Summary: | 博士 === 國立成功大學 === 資訊工程學系碩博士班 === 100 === Sentence correction has been an important emerging issue in computer-assisted language learning and automatic speech recognition post-editing. However, existing approaches such as correction grammars and templates or statistical machine translation are still not robust enough to tackle the common errors in sentences produced by second language learners and speech recognition outputs. In this dissertation, techniques based on language models, prosodic information and contextual information and are proposed to address the error correction problem of these two kinds of erroneous texts in natural language processing.
For non-native sentence correction, we present an approach using the proposed language modeling method based on relative positional information, which is suitable for the errors made by learners of Chinese as a Second Language.
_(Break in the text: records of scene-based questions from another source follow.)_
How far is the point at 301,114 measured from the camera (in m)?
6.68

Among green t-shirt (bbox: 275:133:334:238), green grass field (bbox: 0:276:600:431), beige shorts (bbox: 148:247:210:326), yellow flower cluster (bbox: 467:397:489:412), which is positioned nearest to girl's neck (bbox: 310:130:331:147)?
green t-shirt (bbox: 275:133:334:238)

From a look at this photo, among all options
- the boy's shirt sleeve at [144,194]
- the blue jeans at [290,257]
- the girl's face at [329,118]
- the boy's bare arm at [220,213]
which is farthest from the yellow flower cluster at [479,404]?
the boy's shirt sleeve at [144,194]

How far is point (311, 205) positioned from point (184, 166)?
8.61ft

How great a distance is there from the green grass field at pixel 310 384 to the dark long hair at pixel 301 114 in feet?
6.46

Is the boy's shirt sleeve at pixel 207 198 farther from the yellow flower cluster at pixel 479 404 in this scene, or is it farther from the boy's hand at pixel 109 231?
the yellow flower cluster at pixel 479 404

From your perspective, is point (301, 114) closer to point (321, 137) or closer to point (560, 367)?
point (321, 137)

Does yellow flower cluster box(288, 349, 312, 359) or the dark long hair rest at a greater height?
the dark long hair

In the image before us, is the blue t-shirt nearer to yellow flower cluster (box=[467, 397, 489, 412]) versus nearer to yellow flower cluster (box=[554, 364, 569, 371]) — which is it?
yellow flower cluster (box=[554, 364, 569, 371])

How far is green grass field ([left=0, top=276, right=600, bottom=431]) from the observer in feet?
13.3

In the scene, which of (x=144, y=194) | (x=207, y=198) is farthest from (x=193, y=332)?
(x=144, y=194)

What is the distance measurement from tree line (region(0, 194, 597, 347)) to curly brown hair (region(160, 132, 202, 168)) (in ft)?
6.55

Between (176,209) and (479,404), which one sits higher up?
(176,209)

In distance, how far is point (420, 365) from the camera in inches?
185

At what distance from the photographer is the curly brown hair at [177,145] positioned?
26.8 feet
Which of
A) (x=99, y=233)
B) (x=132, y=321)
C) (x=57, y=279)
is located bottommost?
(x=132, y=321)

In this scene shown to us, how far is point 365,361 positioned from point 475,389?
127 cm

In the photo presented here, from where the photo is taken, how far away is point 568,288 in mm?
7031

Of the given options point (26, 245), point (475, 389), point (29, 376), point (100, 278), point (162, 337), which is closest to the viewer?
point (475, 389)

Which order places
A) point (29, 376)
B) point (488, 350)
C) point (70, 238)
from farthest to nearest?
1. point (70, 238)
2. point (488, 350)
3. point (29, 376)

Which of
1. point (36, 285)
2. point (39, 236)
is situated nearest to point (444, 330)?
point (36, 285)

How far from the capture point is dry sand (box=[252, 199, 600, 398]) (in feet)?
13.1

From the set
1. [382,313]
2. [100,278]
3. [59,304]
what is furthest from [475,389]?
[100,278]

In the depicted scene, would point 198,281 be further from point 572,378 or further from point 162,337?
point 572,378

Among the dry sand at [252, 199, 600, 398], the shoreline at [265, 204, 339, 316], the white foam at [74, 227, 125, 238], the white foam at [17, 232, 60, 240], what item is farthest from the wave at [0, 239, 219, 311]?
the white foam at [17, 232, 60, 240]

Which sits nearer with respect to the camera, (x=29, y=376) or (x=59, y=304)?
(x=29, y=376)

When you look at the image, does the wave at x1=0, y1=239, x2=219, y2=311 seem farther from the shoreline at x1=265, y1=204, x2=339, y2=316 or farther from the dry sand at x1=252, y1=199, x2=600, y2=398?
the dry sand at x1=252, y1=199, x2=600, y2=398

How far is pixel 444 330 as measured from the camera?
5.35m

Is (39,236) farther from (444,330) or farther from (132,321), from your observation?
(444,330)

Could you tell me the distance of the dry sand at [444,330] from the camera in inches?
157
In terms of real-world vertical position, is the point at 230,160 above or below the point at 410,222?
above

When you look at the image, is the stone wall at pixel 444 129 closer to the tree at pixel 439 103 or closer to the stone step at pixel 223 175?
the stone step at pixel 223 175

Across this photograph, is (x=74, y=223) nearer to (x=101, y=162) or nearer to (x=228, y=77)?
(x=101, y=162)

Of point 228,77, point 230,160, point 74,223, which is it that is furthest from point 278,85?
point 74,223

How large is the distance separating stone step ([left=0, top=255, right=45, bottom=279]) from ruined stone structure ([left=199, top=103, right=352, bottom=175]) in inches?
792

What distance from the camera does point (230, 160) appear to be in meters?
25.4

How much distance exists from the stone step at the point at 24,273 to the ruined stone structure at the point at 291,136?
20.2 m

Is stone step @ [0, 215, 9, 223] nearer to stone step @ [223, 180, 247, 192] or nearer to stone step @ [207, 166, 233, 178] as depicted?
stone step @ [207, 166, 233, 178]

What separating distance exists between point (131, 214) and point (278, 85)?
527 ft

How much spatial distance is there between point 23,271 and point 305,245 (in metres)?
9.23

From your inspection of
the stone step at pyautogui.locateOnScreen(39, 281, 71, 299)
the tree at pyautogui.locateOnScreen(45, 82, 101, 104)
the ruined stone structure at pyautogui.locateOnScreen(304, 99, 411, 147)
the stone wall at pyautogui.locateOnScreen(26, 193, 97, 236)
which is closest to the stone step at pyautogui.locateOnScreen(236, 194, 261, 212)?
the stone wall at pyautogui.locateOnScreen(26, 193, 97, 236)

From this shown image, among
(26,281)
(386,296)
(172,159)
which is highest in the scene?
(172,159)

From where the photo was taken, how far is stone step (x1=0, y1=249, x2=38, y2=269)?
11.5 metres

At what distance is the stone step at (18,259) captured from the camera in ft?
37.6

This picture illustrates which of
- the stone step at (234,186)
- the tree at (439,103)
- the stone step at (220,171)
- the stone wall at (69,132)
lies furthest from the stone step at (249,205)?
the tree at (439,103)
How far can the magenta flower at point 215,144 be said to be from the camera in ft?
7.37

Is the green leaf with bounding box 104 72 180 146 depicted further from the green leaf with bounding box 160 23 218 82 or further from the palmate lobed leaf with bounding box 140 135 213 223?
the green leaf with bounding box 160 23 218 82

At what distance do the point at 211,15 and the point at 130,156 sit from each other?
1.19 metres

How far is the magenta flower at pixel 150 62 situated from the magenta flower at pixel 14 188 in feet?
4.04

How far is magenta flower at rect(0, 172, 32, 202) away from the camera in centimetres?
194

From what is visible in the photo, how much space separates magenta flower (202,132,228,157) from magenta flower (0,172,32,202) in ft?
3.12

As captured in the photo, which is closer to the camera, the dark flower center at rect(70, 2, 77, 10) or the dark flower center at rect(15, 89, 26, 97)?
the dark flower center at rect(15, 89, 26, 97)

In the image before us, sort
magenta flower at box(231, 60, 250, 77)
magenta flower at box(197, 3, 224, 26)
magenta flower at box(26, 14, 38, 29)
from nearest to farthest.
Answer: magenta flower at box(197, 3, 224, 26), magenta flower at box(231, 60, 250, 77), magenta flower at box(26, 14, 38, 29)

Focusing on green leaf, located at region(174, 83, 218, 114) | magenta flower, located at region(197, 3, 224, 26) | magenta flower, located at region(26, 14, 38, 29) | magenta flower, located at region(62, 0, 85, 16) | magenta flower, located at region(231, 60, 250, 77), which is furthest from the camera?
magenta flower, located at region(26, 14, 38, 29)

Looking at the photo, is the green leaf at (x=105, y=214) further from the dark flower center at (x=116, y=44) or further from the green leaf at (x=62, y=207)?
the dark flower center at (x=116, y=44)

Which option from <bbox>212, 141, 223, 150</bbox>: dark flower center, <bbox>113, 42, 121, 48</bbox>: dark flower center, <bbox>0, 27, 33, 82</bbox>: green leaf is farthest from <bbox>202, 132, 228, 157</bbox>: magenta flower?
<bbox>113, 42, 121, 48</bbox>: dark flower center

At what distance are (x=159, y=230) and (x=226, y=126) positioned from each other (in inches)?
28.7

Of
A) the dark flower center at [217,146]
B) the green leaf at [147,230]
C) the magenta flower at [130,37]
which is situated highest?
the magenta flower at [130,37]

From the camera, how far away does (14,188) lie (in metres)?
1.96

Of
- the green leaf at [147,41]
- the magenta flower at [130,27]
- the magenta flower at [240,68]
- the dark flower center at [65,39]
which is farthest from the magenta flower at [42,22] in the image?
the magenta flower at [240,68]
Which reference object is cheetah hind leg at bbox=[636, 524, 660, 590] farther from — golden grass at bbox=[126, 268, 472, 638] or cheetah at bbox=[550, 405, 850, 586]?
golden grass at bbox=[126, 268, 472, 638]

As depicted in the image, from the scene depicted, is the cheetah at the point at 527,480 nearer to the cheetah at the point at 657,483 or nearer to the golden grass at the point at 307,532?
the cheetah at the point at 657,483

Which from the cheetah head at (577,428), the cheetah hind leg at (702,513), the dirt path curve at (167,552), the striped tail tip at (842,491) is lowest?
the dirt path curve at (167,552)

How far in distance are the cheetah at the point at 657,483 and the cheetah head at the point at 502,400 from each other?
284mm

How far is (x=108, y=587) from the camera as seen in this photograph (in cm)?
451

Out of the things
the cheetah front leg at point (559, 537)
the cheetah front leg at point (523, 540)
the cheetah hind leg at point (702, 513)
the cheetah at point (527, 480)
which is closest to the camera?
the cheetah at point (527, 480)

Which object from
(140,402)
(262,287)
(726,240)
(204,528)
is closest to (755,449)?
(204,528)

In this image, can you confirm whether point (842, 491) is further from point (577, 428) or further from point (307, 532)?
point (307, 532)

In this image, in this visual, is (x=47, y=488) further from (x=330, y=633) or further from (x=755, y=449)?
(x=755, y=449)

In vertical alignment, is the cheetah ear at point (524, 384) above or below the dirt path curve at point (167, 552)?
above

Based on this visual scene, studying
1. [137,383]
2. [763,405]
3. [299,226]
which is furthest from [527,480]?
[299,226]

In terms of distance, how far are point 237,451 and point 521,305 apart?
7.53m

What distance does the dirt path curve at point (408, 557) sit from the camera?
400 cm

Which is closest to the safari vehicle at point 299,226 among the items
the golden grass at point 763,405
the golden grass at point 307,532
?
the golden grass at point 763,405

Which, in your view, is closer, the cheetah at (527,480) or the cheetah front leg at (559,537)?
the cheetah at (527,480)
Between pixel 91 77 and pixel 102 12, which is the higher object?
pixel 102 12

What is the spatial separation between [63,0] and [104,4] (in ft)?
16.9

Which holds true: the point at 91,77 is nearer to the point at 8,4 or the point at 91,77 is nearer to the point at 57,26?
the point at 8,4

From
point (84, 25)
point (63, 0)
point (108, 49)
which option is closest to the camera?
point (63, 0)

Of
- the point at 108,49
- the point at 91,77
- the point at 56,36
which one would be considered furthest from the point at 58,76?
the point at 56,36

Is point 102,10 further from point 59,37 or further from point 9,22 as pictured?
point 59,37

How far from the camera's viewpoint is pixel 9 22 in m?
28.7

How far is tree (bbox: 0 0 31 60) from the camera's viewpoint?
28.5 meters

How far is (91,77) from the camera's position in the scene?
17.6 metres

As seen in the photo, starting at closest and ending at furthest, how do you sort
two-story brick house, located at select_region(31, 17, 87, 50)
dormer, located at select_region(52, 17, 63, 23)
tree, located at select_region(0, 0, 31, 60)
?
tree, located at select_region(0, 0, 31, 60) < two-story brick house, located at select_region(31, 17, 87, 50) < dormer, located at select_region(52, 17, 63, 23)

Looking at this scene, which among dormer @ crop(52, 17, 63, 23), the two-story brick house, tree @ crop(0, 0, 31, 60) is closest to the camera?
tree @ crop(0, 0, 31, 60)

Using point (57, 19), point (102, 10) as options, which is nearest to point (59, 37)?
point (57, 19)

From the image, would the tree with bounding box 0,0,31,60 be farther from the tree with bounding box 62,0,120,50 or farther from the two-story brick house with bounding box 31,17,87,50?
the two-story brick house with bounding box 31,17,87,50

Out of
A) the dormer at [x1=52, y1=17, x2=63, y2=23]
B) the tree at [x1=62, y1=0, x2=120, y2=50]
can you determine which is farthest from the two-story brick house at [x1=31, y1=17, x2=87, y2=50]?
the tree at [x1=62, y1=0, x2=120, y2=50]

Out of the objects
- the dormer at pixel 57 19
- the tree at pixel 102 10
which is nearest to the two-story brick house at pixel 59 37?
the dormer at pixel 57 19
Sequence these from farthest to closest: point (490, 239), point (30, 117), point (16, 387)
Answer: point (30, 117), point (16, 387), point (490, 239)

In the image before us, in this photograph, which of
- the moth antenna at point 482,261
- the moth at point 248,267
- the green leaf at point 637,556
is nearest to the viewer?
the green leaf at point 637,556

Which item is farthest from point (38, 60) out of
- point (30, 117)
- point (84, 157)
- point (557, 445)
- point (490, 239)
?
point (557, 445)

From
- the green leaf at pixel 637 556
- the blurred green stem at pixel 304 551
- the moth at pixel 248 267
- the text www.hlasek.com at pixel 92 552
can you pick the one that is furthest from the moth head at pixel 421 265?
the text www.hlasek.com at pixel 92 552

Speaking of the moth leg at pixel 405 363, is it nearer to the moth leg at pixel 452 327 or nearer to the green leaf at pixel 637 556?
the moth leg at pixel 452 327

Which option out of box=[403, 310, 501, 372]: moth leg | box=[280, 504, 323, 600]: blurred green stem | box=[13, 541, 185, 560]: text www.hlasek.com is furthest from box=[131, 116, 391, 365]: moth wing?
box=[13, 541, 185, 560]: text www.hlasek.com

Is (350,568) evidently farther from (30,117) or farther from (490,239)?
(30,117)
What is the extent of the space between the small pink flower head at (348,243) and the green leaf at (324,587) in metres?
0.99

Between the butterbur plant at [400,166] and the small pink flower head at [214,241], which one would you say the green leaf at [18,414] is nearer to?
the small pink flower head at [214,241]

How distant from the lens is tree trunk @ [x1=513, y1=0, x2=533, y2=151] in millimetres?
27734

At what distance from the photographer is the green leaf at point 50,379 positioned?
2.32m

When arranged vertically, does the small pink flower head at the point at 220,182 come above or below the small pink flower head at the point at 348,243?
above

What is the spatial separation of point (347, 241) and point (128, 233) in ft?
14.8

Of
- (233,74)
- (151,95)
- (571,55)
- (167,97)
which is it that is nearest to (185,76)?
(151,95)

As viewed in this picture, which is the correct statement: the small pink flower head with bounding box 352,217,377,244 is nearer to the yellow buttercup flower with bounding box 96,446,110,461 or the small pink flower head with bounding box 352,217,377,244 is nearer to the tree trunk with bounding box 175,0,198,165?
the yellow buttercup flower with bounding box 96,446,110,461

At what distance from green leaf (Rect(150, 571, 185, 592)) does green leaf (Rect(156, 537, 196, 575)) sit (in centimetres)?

Four error types considered for correction in this dissertation are Lexical Choice, Redundancy, Omission, and Word Order. Methods for generating correction candidates for these four error types are proposed for sentence correction. Dynamic programming is then applied to yield the best corrected sentence from generated candidates.
For speech recognition outputs, a prosodic word based correction candidate generation method is proposed. The prosodic words and the corresponding mis-recognized word fragments are obtained from a speech database to construct a mis-recognized word fragment table for the extracted prosodic words. For each word fragment in a recognized word sequence, the potential prosodic words which are likely to be misrecognized as input word fragments are retrieved from the table for prosodic word candidate expansion. The prosodic word-based contextual information, considering substitution score, concatenation score and fitness score, is then employed using dynamic programming to find the best word fragment sequence over the whole sentence as the corrected output.
Specifically for the substitution errors in ASR outputs, the distances between ASR outputs and the potentially correct alternatives are estimated based on a weighted context-dependent syllable cluster-based kernel feature matrix followed by multidimensional scaling (MDS)-based distance rescaling. These distances are then used to construct an alternative syllable lattice and the dynamic programming is used to obtain the most likely correct substitution errors with respect to the original ASR results.
Experimental results show that compared to a state-of-the-art phrase-based statistical machine translation method for non-native sentences and correction-pairs method for ASR outputs, the error correction performance of the proposed approaches improved significantly.
|